Petit exercice 1
Dans le texte sur le film « Samson et Dalila », qu'est-ce que De Mille a montré aux producteurs de la Paramount pour les faire changer d'avis ?
Petit exercice 2
Recopiez le passage du texte sur le film « Samson et Dalila » qui commence par "Vous avez peut-être" et va jusqu'à "et la moraline.", en remplaçant "la Bible" par "Don Quichotte".
Petit exercice 3
Écrivez la suite du texte sur le film « Samson et Dalila » après sa dernière phrase.

Texte fourni
━━━━━━

Le Cinéma de Philippe Guillaume :  » Samson ET Dalila  » ( 1949 ) – Cécile B de Mille

Vous avez peut-être remarqué,en parlant avec vos proches, que tout comme celle d’ « A la recherche du temps perdu« , la lecture de la Bible est toujours remise aux calendes grecques, aux prochaines vacances, à la retraite ( ce qui par les temps qui courent n’est pas pour demain). Ce n’est pas faute de faire la retape en promettant au lecteur bruit, passion, fureur, turpitudes et violences, mais chat échaudé craint l’eau tiède et la moraline.

Les producteurs de la Paramount ne pensaient pas autrement quand Cecil B.de Mille leur proposa  » Samson et Dalila  » :

 » Quoi? investir des millions de dollars dans une histoire de catéchisme ?  » Mais De Mille leur montra les croquis suggestifs de son pre-designer et ils revinrent à de meilleurs sentiments :

 » Ah bon ? c’est cela que vous voulez faire..vous comprenez..nous pensions..mais ça c’est différent! c’est très bien! »(1)

━━━━━━

Données fournies

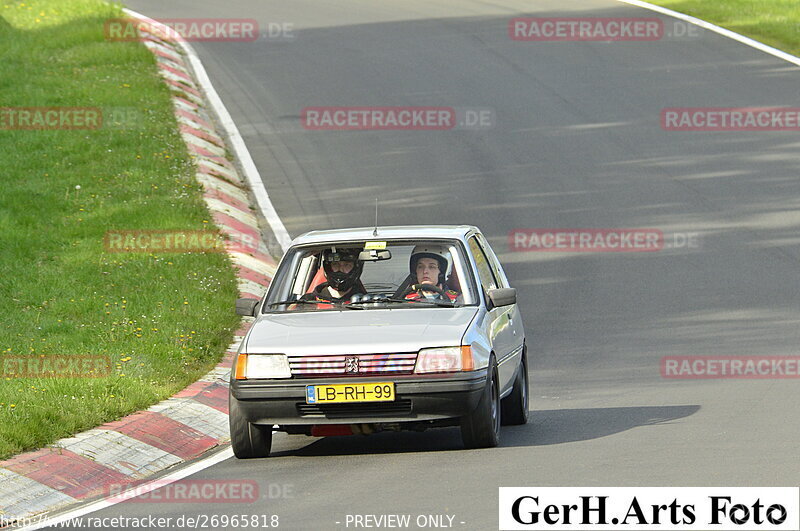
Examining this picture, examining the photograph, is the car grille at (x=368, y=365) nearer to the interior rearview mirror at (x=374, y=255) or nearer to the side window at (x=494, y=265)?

━━━━━━

Réponse écrite 1
Les croquis suggestifs de son pre-designer.

Réponse écrite 2
Vous avez peut-être remarqué,en parlant avec vos proches, que tout comme celle d’ « A la recherche du temps perdu« , la lecture de Don Quichotte est toujours remise aux calendes grecques, aux prochaines vacances, à la retraite ( ce qui par les temps qui courent n’est pas pour demain). Ce n’est pas faute de faire la retape en promettant au lecteur bruit, passion, fureur, turpitudes et violences, mais chat échaudé craint l’eau tiède et la moraline.

Réponse écrite 3
Oui, De Mille pensait qu’habiller de respect les personnages de la Bible revenait à les priver de cette humanité qu’il souhaitait leur redonner.

Yahvé, contraint et forcé, veut bien filer un coup de main à son peuple après moult supplications et imprécations. Il est un fin politique et les parents de Samson ignorent qu’en instrumentalisant leur fils il cherche un sujet de querelle avec les oppresseurs philistins.

Quand l’esprit de Dieu descendra sur ce solide gaillard, tombé dans la marmite de potion magique divine quand il était petit, ce sera pour l’aider à tuer pas moins de trente hommes .. « Ceux qu’il a fait mourir en mourant sont plus nombreux que ceux qu’il fit mourir durant sa vie « , lit -on.

Une oraison funèbre peu orthodoxe ! Pas très catholique, ce rude berger que ses ennemis pensent coincer alors qu’il se rend à Gaza et entre chez une prostituée ! Victor Mature lui prête sa puissante musculature et ce magnifique regard bovin dont vont le priver ses bourreaux.

Le Livre des Juges se montre plus laconique en ce qui concerne sa rencontre avec Dalila, c’est pourquoi De Mille, conteur né, comble les lacunes de l’histoire en donnant un mobile plus vraisemblable que la pure vénalité à la merveilleuse traîtresse Dalila.

Après l’incendie de sa maison, la ruine de son père et la mort de sa sœur, que Samson lui préféra, Dalila, gourde un peu cruche,  » vendeuse de Prisunic séduisant son chef de rayon « (Serge Daney) conduit son cortège d’hétaïres itinérantes dans les collines dépouillées et désertiques de Palestine et le viril danite tombe dans ses rets de séductrice professionnelle.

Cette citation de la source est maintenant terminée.